►
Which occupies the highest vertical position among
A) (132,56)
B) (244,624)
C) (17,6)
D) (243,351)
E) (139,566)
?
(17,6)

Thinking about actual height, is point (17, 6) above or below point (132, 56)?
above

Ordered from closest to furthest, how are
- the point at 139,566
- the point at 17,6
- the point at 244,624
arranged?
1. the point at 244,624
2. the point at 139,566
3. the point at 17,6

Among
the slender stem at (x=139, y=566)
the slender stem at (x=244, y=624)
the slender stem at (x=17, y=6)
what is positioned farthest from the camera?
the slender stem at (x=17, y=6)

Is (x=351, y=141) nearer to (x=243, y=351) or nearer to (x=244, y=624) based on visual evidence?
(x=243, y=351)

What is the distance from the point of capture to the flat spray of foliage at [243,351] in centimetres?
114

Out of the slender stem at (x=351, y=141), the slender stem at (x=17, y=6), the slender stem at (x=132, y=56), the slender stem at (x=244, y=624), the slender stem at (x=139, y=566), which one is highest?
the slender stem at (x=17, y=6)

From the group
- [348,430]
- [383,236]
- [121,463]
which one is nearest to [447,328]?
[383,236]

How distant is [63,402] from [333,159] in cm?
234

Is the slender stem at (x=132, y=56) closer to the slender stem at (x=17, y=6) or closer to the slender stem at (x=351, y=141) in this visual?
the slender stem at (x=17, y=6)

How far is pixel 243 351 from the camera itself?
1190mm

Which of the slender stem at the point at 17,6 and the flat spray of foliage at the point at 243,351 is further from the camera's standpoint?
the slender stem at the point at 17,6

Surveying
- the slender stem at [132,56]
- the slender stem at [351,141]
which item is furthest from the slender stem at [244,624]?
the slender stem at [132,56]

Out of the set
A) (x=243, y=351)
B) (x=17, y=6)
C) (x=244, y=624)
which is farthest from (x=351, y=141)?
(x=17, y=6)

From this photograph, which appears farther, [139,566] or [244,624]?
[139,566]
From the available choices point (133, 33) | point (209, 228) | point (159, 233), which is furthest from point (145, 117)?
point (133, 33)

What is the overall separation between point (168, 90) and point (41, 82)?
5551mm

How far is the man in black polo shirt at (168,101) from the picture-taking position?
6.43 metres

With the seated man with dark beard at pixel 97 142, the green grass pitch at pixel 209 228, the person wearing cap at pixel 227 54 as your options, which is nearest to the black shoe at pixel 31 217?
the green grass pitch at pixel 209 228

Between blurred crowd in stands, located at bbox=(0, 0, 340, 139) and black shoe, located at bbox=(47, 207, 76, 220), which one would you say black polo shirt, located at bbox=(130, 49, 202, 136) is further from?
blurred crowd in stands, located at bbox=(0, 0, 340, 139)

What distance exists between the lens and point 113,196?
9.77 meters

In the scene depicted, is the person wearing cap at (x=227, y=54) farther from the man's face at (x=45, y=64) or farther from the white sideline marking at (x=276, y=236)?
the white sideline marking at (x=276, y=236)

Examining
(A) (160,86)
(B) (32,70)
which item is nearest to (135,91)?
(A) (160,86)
◄
Problem to work on ▸ In the listing above, find the line containing "How far is the", then reproduce it and each line after it through the end, exactly and with nothing added.

Response to the task ▸
How far is the man in black polo shirt at (168,101) from the picture-taking position?
6.43 metres

With the seated man with dark beard at pixel 97 142, the green grass pitch at pixel 209 228, the person wearing cap at pixel 227 54 as your options, which is nearest to the black shoe at pixel 31 217?
the green grass pitch at pixel 209 228

Between blurred crowd in stands, located at bbox=(0, 0, 340, 139) and black shoe, located at bbox=(47, 207, 76, 220), which one would you say black polo shirt, located at bbox=(130, 49, 202, 136) is further from?
blurred crowd in stands, located at bbox=(0, 0, 340, 139)

What distance exists between the lens and point 113,196?
9.77 meters

In the scene depicted, is the person wearing cap at (x=227, y=54) farther from the man's face at (x=45, y=64) or farther from the white sideline marking at (x=276, y=236)?
the white sideline marking at (x=276, y=236)

Examining
(A) (160,86)
(B) (32,70)
which item is nearest to (135,91)?
(A) (160,86)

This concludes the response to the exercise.